Call for Discussion: New Project: CRaC

Andrew Dinn adinn at
Wed Jul 21 09:26:28 UTC 2021

On 18/07/2021 15:48, Anton Kozlov wrote:
> Java applications can avoid the long start-up and warm-up by saving the 
> state
> of the Java runtime (snapshot, checkpoint).  The saved state is then 
> used to
> start instances fast (restored).  But after the state was saved, the 
> execution
> environment could change.  Also, if multiple instances are started from the
> saved state simultaneously, they should obtain some uniqueness, and their
> executions should diverge at some point.
This proposal rings bells with project Leyden. I'm not proposing the 
need for any absolute tie between the two projects but I just want to 
note that Leyden faces some similar concerns and that an integrated 
approach to resolving them might be beneficial.

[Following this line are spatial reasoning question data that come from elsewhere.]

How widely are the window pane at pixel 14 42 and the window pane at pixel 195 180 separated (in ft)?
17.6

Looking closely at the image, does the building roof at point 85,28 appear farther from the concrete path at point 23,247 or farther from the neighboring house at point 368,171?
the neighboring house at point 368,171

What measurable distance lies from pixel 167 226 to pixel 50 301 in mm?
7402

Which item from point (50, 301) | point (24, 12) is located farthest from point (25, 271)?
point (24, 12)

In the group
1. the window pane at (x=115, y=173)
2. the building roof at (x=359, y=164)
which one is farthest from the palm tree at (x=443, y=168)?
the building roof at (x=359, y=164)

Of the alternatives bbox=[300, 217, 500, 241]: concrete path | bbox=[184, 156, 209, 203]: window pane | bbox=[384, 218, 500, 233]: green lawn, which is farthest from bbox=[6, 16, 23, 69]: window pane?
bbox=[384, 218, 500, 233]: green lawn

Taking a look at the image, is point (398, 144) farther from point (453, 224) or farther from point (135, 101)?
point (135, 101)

With static Java programs much of the fast startup and low footprint 
comes from having a pre-populated heap that contains primitive data and 
objects created by running static initialization during generation of 
the static image. This is somewhat dissimilar to CRAC in that the 
initial heap is not really a snapshot of a prior heap state. Instead it 
is an explicitly constructed initial data state for operation of the 
static compiled program. That includes linking it to an associated, 
complete and closed meta-data model. Despite that difference similar 
concerns arise.

Experience from GraalVM indicates that not all heap data can be fully 
constructed in advance to cater for all possible variations in the 
target platform. This suggests that it would be beneficial to provide 
some language or runtime mechanism to 'complete' or 'repair' the initial 
heap state at startup. If we can see some way to align the needs of 
these two projects then we might be able to align any language or 
runtime capabilities support required to resolve those needs.